-- DATA EXTRACT follows --

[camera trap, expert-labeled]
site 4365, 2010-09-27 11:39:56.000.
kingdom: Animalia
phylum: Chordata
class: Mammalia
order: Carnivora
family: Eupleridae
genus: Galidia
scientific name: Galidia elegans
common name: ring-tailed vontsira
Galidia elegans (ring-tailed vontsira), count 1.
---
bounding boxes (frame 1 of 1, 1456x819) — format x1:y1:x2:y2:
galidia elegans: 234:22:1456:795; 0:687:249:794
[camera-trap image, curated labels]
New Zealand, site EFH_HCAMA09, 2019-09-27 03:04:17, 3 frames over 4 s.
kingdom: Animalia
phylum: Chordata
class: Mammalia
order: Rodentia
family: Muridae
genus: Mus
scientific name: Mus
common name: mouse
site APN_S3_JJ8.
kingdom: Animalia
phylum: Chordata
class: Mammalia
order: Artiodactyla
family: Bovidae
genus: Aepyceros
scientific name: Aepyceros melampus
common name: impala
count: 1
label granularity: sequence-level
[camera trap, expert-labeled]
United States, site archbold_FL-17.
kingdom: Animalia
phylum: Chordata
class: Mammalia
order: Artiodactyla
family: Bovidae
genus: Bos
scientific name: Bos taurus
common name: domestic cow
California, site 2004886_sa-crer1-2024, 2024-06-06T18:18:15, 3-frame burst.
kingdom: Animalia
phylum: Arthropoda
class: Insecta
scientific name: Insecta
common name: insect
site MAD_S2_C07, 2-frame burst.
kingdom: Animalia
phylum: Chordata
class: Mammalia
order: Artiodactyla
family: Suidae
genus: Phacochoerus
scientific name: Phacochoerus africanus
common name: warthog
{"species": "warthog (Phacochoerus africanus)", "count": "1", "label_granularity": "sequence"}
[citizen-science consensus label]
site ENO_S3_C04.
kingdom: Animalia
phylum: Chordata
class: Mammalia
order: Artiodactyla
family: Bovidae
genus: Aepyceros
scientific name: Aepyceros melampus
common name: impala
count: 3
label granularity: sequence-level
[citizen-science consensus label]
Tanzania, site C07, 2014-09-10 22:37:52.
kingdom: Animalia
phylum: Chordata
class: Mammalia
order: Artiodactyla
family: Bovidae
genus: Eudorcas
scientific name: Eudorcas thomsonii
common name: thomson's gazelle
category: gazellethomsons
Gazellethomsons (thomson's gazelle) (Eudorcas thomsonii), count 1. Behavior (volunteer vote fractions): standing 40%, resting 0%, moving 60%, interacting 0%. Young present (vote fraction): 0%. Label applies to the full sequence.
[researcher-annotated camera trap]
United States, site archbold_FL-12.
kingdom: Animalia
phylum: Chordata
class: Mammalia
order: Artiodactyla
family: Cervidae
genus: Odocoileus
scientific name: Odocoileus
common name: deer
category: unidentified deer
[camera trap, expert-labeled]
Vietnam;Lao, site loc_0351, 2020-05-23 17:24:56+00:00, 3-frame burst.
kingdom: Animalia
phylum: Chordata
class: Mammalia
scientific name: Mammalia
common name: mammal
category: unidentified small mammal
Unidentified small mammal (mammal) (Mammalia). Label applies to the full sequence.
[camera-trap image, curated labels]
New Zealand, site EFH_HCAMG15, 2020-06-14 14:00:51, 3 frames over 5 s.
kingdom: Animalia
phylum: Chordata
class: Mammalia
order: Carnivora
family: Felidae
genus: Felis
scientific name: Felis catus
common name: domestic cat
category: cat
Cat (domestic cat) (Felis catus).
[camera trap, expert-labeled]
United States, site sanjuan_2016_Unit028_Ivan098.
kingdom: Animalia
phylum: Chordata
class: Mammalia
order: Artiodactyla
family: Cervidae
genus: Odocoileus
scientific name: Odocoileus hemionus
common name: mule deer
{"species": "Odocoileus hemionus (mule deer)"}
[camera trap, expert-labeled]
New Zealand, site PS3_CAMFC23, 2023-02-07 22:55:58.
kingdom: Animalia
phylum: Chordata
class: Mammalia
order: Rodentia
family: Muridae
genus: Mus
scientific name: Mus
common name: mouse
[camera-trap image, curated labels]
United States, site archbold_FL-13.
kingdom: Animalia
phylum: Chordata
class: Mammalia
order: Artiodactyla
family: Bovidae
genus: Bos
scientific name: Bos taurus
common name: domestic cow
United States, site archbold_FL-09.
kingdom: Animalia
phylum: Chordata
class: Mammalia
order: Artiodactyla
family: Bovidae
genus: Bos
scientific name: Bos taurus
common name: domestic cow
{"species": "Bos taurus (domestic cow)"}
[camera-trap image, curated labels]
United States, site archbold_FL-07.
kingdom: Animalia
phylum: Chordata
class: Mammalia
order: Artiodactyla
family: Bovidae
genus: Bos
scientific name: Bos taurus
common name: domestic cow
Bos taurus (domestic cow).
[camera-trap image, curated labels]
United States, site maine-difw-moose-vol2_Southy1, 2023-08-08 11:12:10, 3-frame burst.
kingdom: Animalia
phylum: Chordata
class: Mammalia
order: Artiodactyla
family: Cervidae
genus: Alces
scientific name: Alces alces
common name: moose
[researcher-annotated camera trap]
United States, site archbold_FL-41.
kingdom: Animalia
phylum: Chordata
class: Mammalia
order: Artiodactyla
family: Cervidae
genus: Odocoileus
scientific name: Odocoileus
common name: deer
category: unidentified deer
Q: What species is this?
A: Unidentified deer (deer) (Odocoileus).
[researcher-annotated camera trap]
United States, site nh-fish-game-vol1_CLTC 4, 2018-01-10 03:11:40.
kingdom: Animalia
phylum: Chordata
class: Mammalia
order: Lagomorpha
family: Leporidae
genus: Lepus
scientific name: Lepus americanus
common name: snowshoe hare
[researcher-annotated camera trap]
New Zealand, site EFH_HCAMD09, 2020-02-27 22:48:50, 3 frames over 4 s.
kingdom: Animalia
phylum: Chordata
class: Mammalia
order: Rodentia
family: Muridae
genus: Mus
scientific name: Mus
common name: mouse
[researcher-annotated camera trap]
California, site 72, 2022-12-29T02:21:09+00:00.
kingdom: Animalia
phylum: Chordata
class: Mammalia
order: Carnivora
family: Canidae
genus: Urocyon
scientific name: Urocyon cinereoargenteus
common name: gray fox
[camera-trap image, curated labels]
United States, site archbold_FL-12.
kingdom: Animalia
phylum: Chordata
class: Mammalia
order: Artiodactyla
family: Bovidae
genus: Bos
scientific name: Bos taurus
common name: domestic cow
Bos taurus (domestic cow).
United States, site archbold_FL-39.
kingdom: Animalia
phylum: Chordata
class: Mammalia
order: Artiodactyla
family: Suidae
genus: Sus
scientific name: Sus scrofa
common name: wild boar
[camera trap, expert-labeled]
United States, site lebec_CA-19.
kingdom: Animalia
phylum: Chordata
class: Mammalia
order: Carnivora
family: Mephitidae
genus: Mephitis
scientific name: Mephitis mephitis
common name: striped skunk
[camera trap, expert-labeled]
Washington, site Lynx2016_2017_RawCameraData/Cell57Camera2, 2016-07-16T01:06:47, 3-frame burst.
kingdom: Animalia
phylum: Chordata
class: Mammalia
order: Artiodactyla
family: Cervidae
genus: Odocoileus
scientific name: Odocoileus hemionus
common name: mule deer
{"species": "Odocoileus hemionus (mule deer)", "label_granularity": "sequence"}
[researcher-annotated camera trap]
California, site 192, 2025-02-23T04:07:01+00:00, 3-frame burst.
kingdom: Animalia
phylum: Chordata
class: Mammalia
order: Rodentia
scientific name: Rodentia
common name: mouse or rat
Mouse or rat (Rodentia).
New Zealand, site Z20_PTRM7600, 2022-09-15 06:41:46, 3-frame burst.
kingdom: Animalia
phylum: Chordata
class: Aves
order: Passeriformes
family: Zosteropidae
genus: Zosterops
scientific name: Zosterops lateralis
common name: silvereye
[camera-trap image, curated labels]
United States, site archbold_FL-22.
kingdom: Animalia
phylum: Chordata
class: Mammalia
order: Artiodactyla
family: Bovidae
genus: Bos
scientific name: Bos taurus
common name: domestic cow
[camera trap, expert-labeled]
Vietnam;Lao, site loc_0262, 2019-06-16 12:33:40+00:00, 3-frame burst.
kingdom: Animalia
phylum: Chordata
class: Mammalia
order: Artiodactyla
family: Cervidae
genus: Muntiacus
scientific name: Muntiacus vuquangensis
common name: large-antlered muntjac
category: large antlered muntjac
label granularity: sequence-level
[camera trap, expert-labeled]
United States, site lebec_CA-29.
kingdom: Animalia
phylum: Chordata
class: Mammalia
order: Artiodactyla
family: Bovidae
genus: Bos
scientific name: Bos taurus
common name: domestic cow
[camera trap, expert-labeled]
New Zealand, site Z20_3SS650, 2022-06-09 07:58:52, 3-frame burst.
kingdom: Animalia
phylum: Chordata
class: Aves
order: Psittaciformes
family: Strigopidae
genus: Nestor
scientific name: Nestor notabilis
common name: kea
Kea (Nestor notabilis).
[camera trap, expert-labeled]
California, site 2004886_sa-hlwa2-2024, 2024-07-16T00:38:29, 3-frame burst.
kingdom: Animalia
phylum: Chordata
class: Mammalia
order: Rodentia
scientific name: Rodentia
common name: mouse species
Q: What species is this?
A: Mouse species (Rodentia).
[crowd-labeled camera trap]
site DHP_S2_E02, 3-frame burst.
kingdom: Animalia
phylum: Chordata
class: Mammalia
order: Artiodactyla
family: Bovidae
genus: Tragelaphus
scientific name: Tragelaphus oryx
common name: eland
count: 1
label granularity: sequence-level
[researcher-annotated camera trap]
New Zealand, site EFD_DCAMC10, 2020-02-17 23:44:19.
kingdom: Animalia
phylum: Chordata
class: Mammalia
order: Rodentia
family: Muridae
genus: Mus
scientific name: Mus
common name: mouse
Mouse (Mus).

-- DATA EXTRACT concluded --

◆ TASK GOAL
Each line above that contains "hemionus" must be copied out.

◆ REPLY TO THE TASK
scientific name: Odocoileus hemionus
{"species": "Odocoileus hemionus (mule deer)"}
scientific name: Odocoileus hemionus
{"species": "Odocoileus hemionus (mule deer)", "label_granularity": "sequence"}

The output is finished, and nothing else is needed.